Leading European broadcasters of esports competitions have called for improved guarantees over scheduling and the world feed to be provided by organisers and promoters in order to justify rising rights fee costs.

As rights fees continue to show steady progression to match the increasing audiences generated online or on linear channels, expectations over the quality of the product delivered have heightened accordingly.

Delays and technical issues with linear TV production and a lack of co-ordination in providing teams’ schedules are among the broadcasters’ chief frustrations.

Speaking at the Spobis conference in Düsseldorf, Allan Hvid, the sports editor-in-chief at Danish commercial broadcaster TV2, highlighted the logistical and technical challenges of covering the sport on linear television.

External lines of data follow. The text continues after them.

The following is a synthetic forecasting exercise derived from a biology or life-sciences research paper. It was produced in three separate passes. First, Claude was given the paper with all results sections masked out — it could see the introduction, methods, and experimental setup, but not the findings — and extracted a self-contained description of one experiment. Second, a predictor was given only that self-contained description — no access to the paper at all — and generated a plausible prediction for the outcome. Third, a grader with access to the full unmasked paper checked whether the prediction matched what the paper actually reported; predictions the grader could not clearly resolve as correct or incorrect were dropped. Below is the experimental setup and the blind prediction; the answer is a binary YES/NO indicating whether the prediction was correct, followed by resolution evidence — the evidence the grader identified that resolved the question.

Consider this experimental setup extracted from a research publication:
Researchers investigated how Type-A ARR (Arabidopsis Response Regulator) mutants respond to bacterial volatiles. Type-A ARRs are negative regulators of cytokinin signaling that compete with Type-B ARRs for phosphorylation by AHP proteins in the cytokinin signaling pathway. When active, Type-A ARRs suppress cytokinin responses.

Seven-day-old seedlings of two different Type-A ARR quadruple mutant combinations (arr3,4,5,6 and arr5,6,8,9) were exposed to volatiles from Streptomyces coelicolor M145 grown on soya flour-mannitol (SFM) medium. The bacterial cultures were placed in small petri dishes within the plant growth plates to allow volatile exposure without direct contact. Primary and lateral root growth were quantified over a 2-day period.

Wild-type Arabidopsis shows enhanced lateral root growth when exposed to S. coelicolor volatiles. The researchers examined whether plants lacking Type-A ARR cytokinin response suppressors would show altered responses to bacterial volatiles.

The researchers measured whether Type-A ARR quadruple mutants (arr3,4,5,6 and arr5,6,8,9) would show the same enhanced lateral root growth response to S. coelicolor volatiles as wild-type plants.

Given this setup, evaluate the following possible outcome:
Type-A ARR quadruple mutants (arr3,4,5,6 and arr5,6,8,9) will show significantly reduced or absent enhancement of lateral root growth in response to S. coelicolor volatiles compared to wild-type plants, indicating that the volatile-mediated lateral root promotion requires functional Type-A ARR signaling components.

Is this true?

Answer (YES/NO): YES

Asked by SportBusiness about the broadcaster’s appetite to spend sizeable fees in the future, Hvid said: “I definitely think that we are at a point now where the rights are increasing as we would expect if you take into account how the ratings are.

“But one of the things that gives us some headaches is that if the rights keep on going up then we would definitely also need to have a more solid delivery when it comes to the world feed, planning and communication.”

The broadcaster has made the TV2 Zulu channel the home of its esports content, generating impressive audiences in the target demographic of 15 to 40 year olds.

Hvid, who was joined on stage by Daniel von Busse, COO at Sport1, another prominent esports broadcaster, called for a “certainty of which teams are playing”.

He said: “We also have LaLiga and Serie A rights on our sports channel and I know Barcelona will play every weekend. But I’m not guaranteed that [leading esports teams like] Astralis or Liquid will play in 14 days. That’s a big issue.

“If we are to see the TV rights rising then we definitely need to have more guarantees about the product.”

Von Busse, who has helped oversee the launch of eSports1, the first linear esports channel in German-speaking markets, remarked: “For premium money I’m expecting a premium product. The time is right to have a very well organised product.”

However, he also sounded a note of caution on expectations of hefty rights fees.

He affirmed: “What we all want to do is develop a sustainable market for years so it’s not worth looking at short-term licensing fees. Everyone wants to earn money of course but in Germany we’re in a very early stage in the life cycle do don’t be too focused on the licensing fees.

“Let’s think about what we are developing. Let’s develop a sustainable market and we’re very happy to be part of that market.”

Coverage of Counter-Strike Global Offensive (CS:GO) events make up 16 per cent of all viewing time on TV2 Zulu among 14 to 40 year olds despite commanding just 5 per cent of the airtime. The channel’s share in its target group is 61-per-cent higher on average at weekends when showing CS:GO.

The channel’s highest-ever CS:GO audience peaked at 140,000, Hvid said. Action from the DreamHack Leipzig event on Saturday was watched by around 40,000 viewers, equal to a 7.8-per-cent market share among 15 to 40 year olds.

Speaking just after the one-year anniversary of the launch of eSports1, von Busse defended the decision to launch a linear channel for a pursuit which enjoys huge popularity on streaming platforms (such as Twitch).

He noted: “I definitely believe it was the right decision because esports, as an entertainment product, needs to be treated in an editorial way. So we add value to the product and something editorial behind it, explain the sport and its beauty to make it even more valuable.

“So yes, it’s worth it to have a linear channel. Let’s make this product better and more valuable than it already is.”

Coverage of CS:GO faces no legislative hurdles in Denmark and esports has received strong government support in the country. However, CS:GO events must be shown after 10pm (CET) in Germany due to its violent content.

Von Busse revealed that Sport1 decided to keep the CS:GO content behind a paywall given the lingering social discussion around that title in Germany.

He said: “We thought we could serve our responsibility better having it behind a paywall. There are some reasons to maybe have it in the future on free-to-air, [but] we will see. As a media company I see us having a responsibility to treat this topic very carefully.”